Consider the following system $x' = y, y'=-y+3x+xy$. find the center manifold and by converting to coordinates. Is the origin stable, semi-stable, or unstable?
I am confused if I am doing it correctly or if I answered the question.
For linearization, $\frac{\partial x'}{\partial x} = 0$, $\frac{\partial x'}{\partial y} = 1$
$\frac{\partial y'}{\partial x} = 6x + y$, $\frac{\partial y'}{\partial y} = -1 + x$.
So, $J(x, y)= \begin{bmatrix} 0 & 1\\ 6x+y & -1+x \end{bmatrix}$
$J(0, 0) = \begin{bmatrix} 0 & 1\\ 0 & -1 \end{bmatrix}$
$\begin{bmatrix} x'\\y'\end{bmatrix} = \begin{bmatrix} 0 & 1\\ 0 & -1 \end{bmatrix} \begin{bmatrix} x\\ y \end{bmatrix}$
$x' = y$ and $y'=-y$
Eigenvalues of matrix are $\lambda (\lambda + 1) = 0 \Longrightarrow \lambda = 0, 1$.
Assuming that $\dot y = -y + 3x^2 + xy$, the work is correct, but the 0 eigenvalue begs for a center manifold reduction. I will leave some of the details for you to fill in.
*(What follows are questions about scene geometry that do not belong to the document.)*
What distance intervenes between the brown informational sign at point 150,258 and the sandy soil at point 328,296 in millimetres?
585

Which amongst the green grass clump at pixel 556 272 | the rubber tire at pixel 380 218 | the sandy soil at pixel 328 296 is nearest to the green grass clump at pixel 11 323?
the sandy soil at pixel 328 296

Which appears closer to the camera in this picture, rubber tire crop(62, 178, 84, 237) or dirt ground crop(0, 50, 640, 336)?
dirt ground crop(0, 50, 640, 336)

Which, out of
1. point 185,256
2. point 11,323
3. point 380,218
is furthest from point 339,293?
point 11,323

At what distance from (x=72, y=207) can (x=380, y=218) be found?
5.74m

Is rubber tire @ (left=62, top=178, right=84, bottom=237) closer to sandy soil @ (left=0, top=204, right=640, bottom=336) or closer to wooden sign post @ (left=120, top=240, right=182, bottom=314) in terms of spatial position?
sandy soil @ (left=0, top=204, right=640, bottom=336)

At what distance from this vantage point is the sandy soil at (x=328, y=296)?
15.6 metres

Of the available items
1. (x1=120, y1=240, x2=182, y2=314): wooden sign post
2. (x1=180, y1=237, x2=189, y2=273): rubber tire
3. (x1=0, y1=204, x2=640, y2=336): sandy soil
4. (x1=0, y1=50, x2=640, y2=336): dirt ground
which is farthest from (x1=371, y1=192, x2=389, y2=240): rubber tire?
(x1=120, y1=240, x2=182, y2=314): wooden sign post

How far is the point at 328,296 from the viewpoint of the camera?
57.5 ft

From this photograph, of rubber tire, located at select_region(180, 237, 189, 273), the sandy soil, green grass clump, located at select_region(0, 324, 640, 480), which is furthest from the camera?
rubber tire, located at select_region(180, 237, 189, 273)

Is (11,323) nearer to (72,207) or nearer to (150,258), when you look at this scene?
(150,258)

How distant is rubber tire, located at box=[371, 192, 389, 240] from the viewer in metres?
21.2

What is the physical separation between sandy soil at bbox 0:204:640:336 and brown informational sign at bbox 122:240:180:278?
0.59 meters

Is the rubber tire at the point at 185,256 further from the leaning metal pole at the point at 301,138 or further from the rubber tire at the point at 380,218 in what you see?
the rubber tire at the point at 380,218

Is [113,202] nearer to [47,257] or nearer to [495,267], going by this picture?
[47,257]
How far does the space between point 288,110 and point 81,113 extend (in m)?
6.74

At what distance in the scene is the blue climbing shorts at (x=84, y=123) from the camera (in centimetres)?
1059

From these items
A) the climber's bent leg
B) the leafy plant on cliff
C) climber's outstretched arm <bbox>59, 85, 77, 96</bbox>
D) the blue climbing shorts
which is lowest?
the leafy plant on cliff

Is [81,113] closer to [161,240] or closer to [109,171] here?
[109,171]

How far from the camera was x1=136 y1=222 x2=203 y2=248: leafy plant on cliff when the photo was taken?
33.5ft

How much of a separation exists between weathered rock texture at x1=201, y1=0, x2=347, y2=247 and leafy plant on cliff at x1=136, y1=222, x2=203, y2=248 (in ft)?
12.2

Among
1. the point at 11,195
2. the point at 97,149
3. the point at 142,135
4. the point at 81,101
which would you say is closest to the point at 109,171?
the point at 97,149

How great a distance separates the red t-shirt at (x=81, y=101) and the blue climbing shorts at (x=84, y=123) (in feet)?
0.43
First, we can show that the eigenvector of $\lambda = 0$ is $(1,0)$, which implies that we should seek an approximation of the center manifold given by $y = y(x)$. Differentiation gives $\dot y = y'(x) \dot x $ and so $$ -y + 3 x^2 + x y = y'(x)y. $$ Let's look for a power series representation $y = \sum_{n=2}^\infty a_n x^n$ (why can I skip the first two terms?). Plugging this into the above expression leads to $$ x \sum_{n=2}^\infty a_n x^n + 3 x^2 - \sum_{n=2}^\infty a_n x^n = \left(\sum_{n=2}^\infty a_n n x^{n-1} \right) \left(\sum_{m=2}^\infty a_m x^m \right). $$ We balance terms to find the first few coefficients: \begin{align*} & \mathcal O(x^2): \quad 3 - a_2 =0 \\ & \mathcal O(x^3): \quad a_2 - a_3= 2a_2^2 \end{align*} This implies that $a_2 = 3$ and $a_3 = -15$ and so the center manifold is approximated by $y(x) = 3x^2 - 15 x^3$ for $x \ll 1$. Plugging this into the equation for $\dot x$ we see that $$\dot x = 3x^2 + \mathcal O(x^3)$$ thus the point is actually a saddle.